Bezzine S, Ferrato F, Ivanova M G, Lopez V, Verger R, Carrière F
Laboratoire de Lipolyse Enzymatique, CNRS-IFR1, UPR 9025, Marseille, France.
Biochemistry. 1999 Apr 27;38(17):5499-510. doi: 10.1021/bi982601x.
Five key amino acid residues from human pancreatic lipase (HPL) are mutated in some pancreatic lipase-related proteins 2 (PLRP2) that are not reactivated by colipase in the presence of bile salts. One of these residues (Y403) is involved in a direct interaction between the HPL C-terminal domain and colipase. The other four residues (R256, D257, Y267, and K268) are involved in the interactions stabilizing the open conformation of the lid domain, which also interacts with colipase. Here we produced and characterized three HPL mutants: HPL Y403N, an HPL four-site mutant (R256G, D257G, Y267F, and K268E), and an HPL five-site mutant (R256G, D257G, Y267F, K268E, and Y403N), in which the HPL amino acids were replaced by those present in human PLRP2. Colipase reactivated both the HPL Y403N mutant and HPL, and Y403 is therefore not essential for lipase-colipase interactions. Both the HPL four-site and five-site mutants showed low activity on trioctanoin, were inhibited by bile salts (sodium taurodeoxycholate, NaTDC) and were not reactivated by colipase. The interfacial binding of the HPL four-site mutant to a trioctanoin emulsion was suppressed in the presence of 4 mM NaTDC and was not restored by addition of colipase. Protein blotting/protein overlay immunoassay revealed that the HPL four-site mutant-colipase interactions are not abolished, and therefore, the absence of reactivation of the HPL four-site mutant is probably due to a lid domain conformation that prevents the interfacial binding of the lipase-colipase complex. The effects of colipase were also studied with HPL(-lid), an HPL mutant showing an 18-residue deletion within the lid domain, which therefore has only one colipase interaction site. HPL(-lid) showed a low activity on trioctanoin, was inhibited by bile salts, and recovered its lipase activity in the presence of colipase. Reactivation of HPL(-lid) by colipase was associated with a strong interfacial binding of the mutant to a trioctanoin emulsion. The lid domain is therefore not essential for either the interfacial binding of HPL or the lipase-colipase interactions.
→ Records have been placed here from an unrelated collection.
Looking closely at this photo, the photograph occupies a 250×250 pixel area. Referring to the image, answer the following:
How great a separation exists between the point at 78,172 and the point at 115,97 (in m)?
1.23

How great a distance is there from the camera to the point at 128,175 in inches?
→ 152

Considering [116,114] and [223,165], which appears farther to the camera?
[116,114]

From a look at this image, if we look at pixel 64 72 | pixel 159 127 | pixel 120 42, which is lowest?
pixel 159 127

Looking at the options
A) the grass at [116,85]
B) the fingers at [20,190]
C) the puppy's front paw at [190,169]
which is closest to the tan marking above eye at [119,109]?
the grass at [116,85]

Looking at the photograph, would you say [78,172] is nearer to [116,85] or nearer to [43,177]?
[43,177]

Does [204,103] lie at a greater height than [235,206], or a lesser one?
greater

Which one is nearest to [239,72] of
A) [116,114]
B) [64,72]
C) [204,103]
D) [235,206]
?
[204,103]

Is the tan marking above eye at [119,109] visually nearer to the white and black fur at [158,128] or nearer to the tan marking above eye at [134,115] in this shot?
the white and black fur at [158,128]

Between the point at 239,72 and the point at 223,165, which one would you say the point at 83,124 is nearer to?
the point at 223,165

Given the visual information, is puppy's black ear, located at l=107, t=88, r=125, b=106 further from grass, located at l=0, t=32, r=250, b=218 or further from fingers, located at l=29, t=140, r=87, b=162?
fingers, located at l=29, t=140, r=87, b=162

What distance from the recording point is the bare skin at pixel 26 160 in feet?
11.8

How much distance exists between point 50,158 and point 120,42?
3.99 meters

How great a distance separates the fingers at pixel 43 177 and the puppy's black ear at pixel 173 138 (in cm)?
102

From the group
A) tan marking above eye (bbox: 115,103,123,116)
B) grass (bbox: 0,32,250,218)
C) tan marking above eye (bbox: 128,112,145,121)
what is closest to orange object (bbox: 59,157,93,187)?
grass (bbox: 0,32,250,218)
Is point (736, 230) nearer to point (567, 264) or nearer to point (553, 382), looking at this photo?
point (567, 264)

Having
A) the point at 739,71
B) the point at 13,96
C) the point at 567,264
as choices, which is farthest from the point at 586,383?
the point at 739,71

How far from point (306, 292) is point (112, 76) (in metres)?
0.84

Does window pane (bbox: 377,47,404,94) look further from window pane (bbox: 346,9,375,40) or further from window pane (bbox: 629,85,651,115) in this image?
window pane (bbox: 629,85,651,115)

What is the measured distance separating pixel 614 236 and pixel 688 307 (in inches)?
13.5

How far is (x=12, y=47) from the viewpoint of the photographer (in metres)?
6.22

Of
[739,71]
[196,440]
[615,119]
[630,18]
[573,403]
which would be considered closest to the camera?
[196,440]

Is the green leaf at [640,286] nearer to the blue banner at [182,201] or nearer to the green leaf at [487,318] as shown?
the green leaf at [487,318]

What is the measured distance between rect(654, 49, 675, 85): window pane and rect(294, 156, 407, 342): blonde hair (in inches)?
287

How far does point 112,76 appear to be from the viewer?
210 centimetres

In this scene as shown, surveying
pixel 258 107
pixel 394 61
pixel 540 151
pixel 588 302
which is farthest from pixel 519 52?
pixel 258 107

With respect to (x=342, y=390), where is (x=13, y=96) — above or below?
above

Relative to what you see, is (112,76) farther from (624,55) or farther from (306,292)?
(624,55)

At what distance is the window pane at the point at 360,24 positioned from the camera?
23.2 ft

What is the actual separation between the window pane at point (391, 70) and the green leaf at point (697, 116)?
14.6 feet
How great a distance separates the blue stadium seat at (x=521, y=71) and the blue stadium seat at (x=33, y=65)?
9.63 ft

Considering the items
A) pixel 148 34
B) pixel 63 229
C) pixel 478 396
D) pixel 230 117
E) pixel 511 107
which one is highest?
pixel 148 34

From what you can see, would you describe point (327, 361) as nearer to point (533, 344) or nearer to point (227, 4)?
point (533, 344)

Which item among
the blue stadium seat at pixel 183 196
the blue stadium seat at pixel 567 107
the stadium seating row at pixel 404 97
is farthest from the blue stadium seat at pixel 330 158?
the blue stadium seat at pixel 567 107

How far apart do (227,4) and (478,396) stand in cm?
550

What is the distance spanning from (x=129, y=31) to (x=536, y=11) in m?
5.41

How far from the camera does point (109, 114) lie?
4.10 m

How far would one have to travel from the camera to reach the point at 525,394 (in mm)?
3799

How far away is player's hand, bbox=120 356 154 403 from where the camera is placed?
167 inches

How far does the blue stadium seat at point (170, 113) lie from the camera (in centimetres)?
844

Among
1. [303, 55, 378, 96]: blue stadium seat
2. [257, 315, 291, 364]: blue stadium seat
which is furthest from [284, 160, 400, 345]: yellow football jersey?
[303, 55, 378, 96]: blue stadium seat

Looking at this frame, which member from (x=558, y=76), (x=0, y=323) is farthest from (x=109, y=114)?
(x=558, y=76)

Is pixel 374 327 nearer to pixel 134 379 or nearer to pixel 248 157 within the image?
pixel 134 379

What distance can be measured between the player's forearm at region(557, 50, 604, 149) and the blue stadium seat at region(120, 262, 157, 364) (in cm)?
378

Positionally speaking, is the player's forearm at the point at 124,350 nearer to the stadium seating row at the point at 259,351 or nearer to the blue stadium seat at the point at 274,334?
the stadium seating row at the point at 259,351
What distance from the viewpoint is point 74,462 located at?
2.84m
在一些胰脂肪酶相关蛋白2(PLRP2)中,人胰脂肪酶(HPL)的五个关键氨基酸残基发生了突变,这些蛋白在胆汁盐存在的情况下不能被辅脂酶重新激活。其中一个残基(Y403)参与HPL C末端结构域与辅脂酶之间的直接相互作用。另外四个残基(R256、D257、Y267和K268)参与稳定盖子结构域开放构象的相互作用,盖子结构域也与辅脂酶相互作用。在此,我们制备并表征了三种HPL突变体:HPL Y403N、一种HPL四点突变体(R256G、D257G、Y267F和K268E)以及一种HPL五点突变体(R256G、D257G、Y267F、K268E和Y403N),其中HPL的氨基酸被人PLRP2中存在的氨基酸所取代。辅脂酶重新激活了HPL Y403N突变体和HPL,因此Y403对于脂肪酶 - 辅脂酶相互作用并非必不可少。HPL四点突变体和五点突变体对三辛酸甘油酯均表现出低活性,被胆汁盐(牛磺脱氧胆酸钠,NaTDC)抑制,且不能被辅脂酶重新激活。在4 mM NaTDC存在的情况下,HPL四点突变体与三辛酸甘油酯乳液的界面结合受到抑制,并且添加辅脂酶后也未恢复。蛋白质印迹/蛋白质覆盖免疫测定表明,HPL四点突变体与辅脂酶的相互作用并未消除,因此,HPL四点突变体无法重新激活可能是由于盖子结构域构象阻止了脂肪酶 - 辅脂酶复合物的界面结合。还使用HPL(-盖子)研究了辅脂酶的作用,HPL(-盖子)是一种在盖子结构域内有18个残基缺失的HPL突变体,因此只有一个辅脂酶相互作用位点。HPL(-盖子)对三辛酸甘油酯表现出低活性,被胆汁盐抑制,并且在辅脂酶存在的情况下恢复了其脂肪酶活性。辅脂酶对HPL(-盖子)的重新激活与该突变体与三辛酸甘油酯乳液的强烈界面结合相关。因此,盖子结构域对于HPL的界面结合或脂肪酶 - 辅脂酶相互作用都不是必不可少的。